Exercise details →
Down to the last line, transcribe the records verbatim and exclude the images.

----- Input data -----

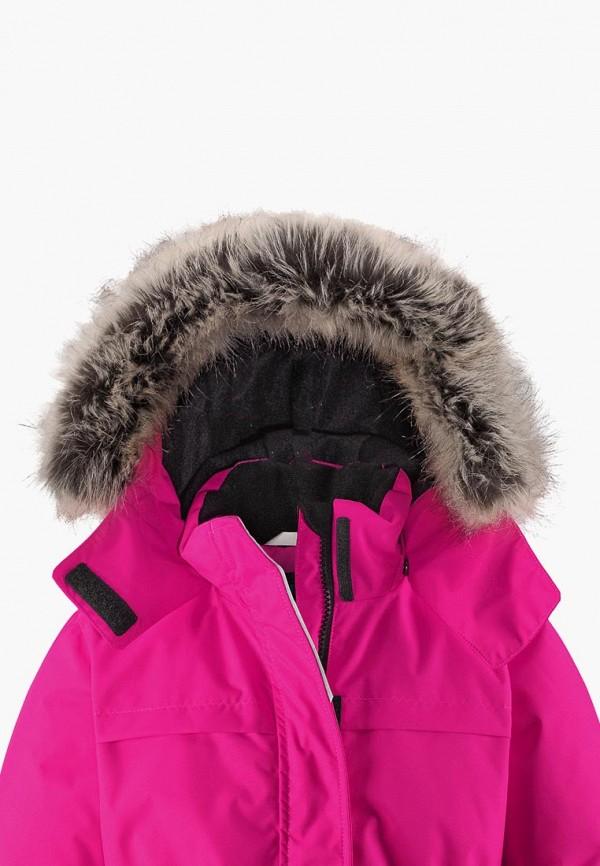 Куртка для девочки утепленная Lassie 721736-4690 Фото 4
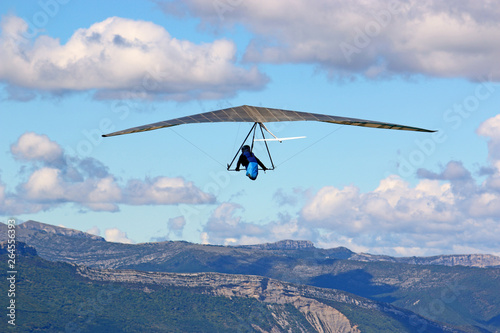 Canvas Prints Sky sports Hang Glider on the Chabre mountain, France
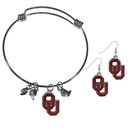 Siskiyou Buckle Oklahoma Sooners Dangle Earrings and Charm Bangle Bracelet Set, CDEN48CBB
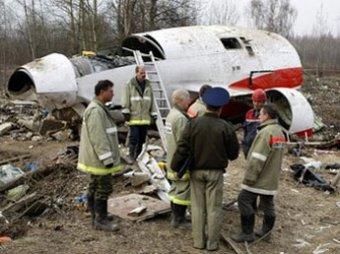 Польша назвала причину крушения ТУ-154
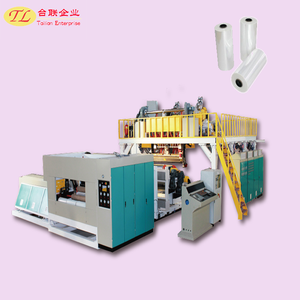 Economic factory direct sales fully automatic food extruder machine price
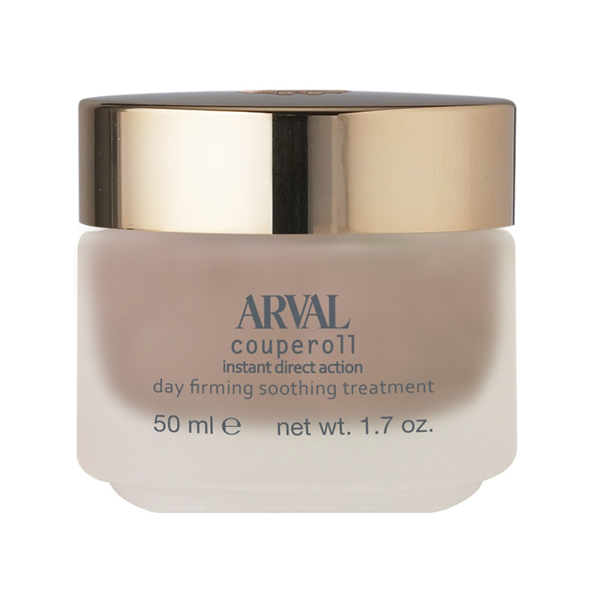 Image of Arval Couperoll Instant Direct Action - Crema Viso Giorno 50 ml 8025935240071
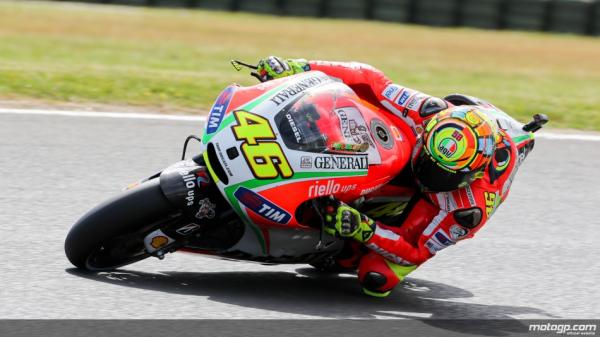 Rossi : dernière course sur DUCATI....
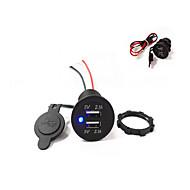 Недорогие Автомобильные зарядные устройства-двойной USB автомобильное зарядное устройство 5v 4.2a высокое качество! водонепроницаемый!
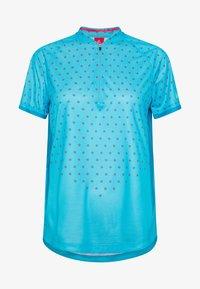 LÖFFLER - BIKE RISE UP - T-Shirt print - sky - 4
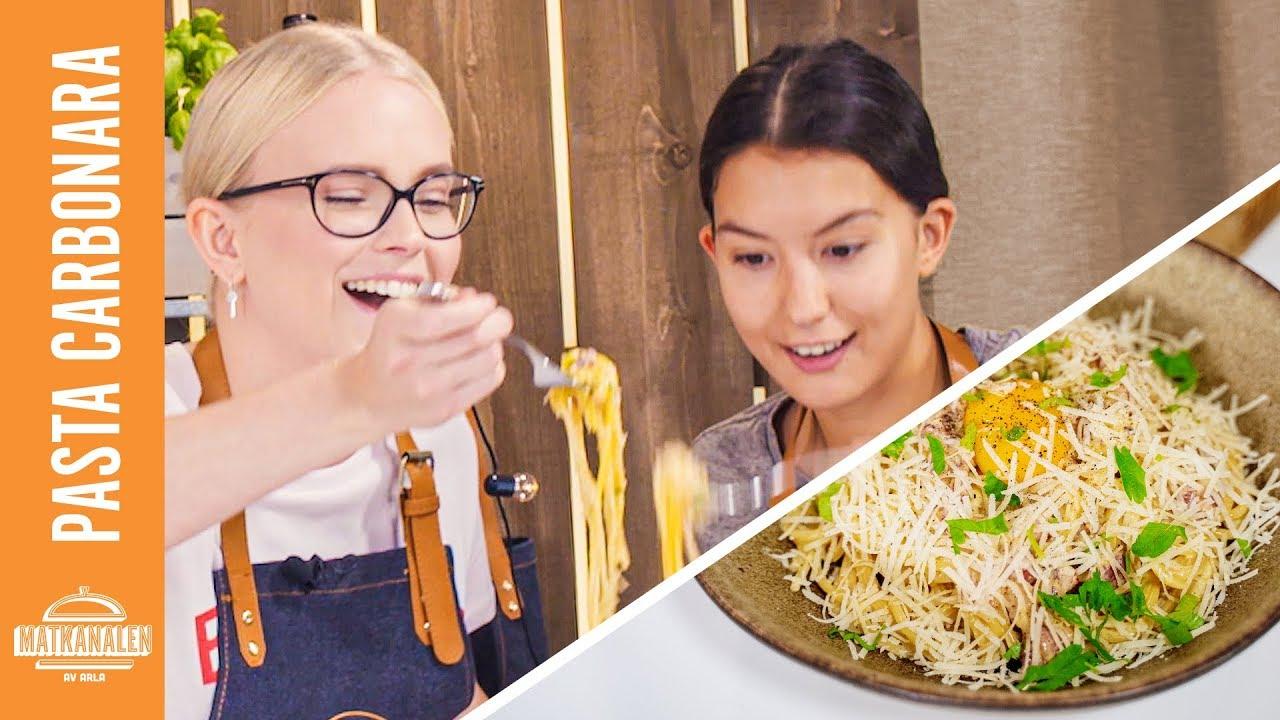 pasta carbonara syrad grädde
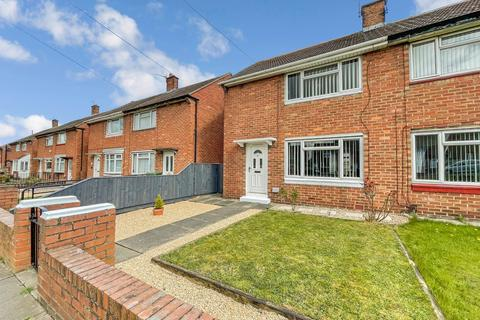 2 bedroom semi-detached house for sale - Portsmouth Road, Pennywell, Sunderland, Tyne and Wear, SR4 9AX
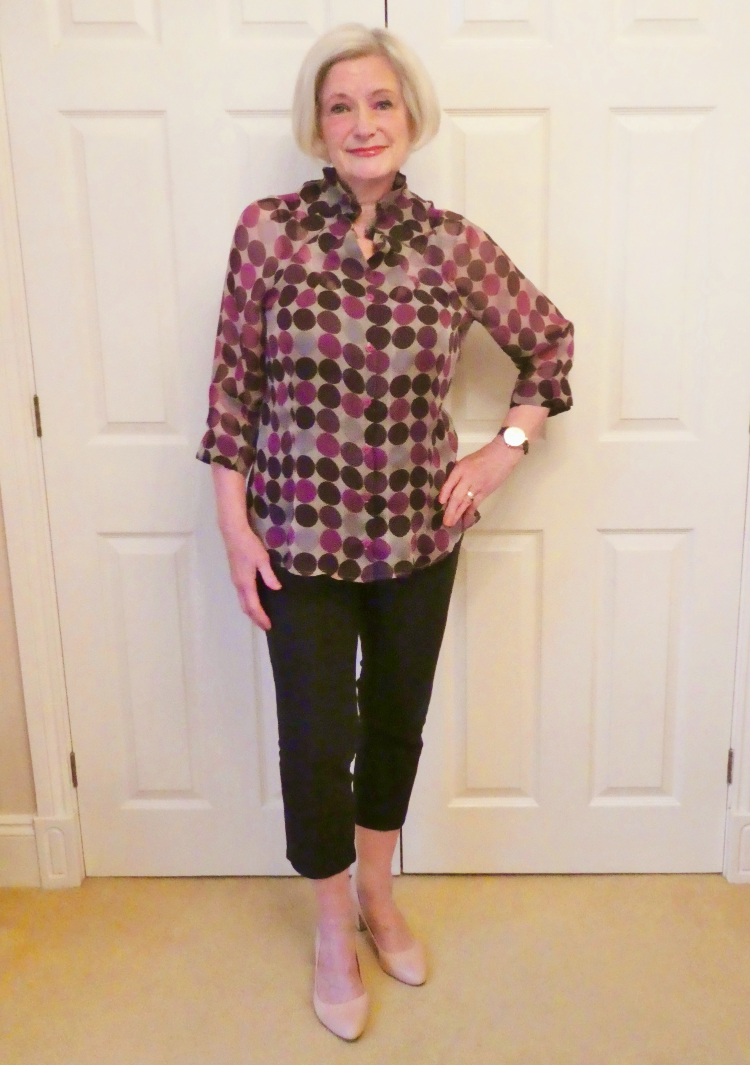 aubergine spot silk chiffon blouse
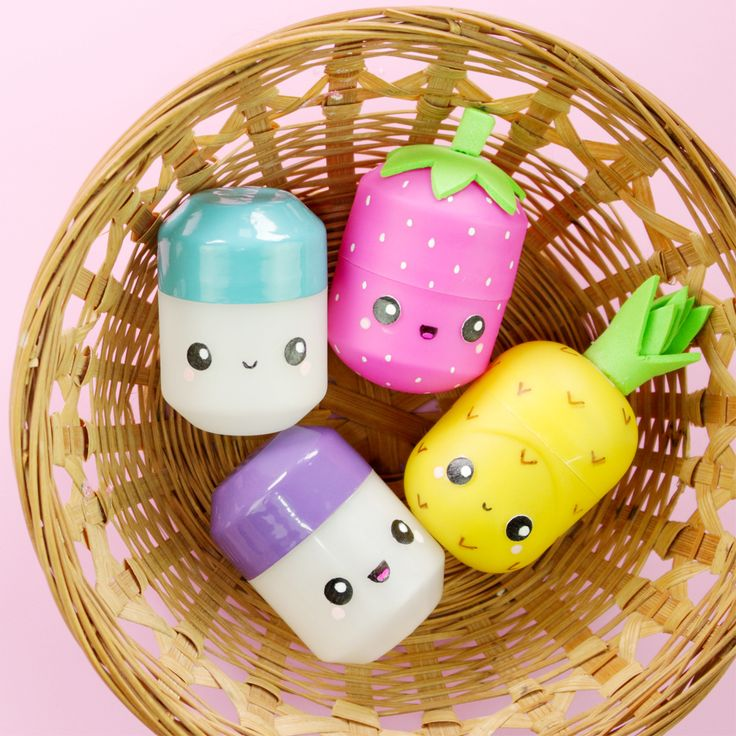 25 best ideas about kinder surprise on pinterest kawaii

-----

Response to the task →
 Куртка для девочки утепленная Lassie 721736-4690 Фото 4
 Canvas Prints Sky sports Hang Glider on the Chabre mountain, France
 Siskiyou Buckle Oklahoma Sooners Dangle Earrings and Charm Bangle Bracelet Set, CDEN48CBB
 Польша назвала причину крушения ТУ-154
 Economic factory direct sales fully automatic food extruder machine price
 Image of Arval Couperoll Instant Direct Action - Crema Viso Giorno 50 ml 8025935240071
 Rossi : dernière course sur DUCATI....
 Недорогие Автомобильные зарядные устройства-двойной USB автомобильное зарядное устройство 5v 4.2a высокое качество! водонепроницаемый!
 LÖFFLER - BIKE RISE UP - T-Shirt print - sky - 4
 pasta carbonara syrad grädde
 2 bedroom semi-detached house for sale - Portsmouth Road, Pennywell, Sunderland, Tyne and Wear, SR4 9AX
 aubergine spot silk chiffon blouse
 25 best ideas about kinder surprise on pinterest kawaii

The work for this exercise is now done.